Historically, polls have tended to be more accurate as Election Day approaches. Don't put too much stock into the polls until "after both parties have had their conventions and we're headed into September," said National Journal's Natalie Jackson. But that doesn't mean surveys taken further out are useless because they have been fairly close to the final result in U.S. presidential elections this century.

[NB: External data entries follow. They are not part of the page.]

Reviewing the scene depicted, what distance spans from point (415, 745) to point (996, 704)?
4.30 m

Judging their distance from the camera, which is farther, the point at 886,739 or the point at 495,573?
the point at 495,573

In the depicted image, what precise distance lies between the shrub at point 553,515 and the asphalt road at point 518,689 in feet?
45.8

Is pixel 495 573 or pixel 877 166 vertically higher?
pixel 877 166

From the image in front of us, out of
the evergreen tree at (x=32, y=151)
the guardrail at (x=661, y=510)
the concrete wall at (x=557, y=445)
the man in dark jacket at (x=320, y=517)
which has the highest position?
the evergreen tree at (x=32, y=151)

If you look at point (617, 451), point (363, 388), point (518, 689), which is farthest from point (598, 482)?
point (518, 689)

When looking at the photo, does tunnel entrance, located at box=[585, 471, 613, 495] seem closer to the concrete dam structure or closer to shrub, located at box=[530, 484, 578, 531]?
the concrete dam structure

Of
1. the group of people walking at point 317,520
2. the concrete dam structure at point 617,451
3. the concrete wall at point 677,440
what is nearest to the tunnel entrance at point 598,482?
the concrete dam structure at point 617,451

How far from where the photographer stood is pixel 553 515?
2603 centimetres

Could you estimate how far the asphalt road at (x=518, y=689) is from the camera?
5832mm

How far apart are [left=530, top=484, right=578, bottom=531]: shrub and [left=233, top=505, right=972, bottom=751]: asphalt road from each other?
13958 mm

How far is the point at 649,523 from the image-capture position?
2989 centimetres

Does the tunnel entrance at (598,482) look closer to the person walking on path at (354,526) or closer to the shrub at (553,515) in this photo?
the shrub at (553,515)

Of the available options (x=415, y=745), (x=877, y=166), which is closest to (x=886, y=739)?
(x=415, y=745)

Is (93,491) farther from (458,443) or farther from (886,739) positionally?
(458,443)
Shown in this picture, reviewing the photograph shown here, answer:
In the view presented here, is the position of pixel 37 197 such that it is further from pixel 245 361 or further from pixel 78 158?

Political scientists will also insist that many events treated as consequential by journalists don't actually seem to have a major impact on election outcomes. That includes the televised debates between presidential candidates and both parties' summer nominating conventions. For the conventions, candidates have typically received a modest "bounce" or increase in their polling numbers in the days following their official nomination. For debates, the candidate deemed the winner by viewers and journalists may see an ephemeral improvement in their poll standing, which has tended to disappear over time. "You can accurately predict where the race will stand after the debates," said political scientist John Sides in 2012, "by knowing the state of the race before the debates."

Be careful, as well, to distinguish between polling averages and something called an election forecast. The latter uses non-polling variables to make an informed prediction about election results, typically in percentage form well in advance of Election Day. Be sure not to assume that a polling forecast that gives one candidate a 75% chance of winning is the last word on the matter. Anyone who has played poker knows that an event with a 25% probability happens all the time. Forecasts can also skew behavior. "Quite possibly," said historian Jill Lepore, some voters looked at forecasts confidently predicting a Clinton victory in 2016 "and decided not to vote."

Despite these controversies, polls remain a highly accurate predictor of election outcomes, and FiveThirtyEight's Nathaniel Rakich found that polls correctly called 78% of races between 1998 and 2022. That's about as much certainty as anyone can hope for in politics.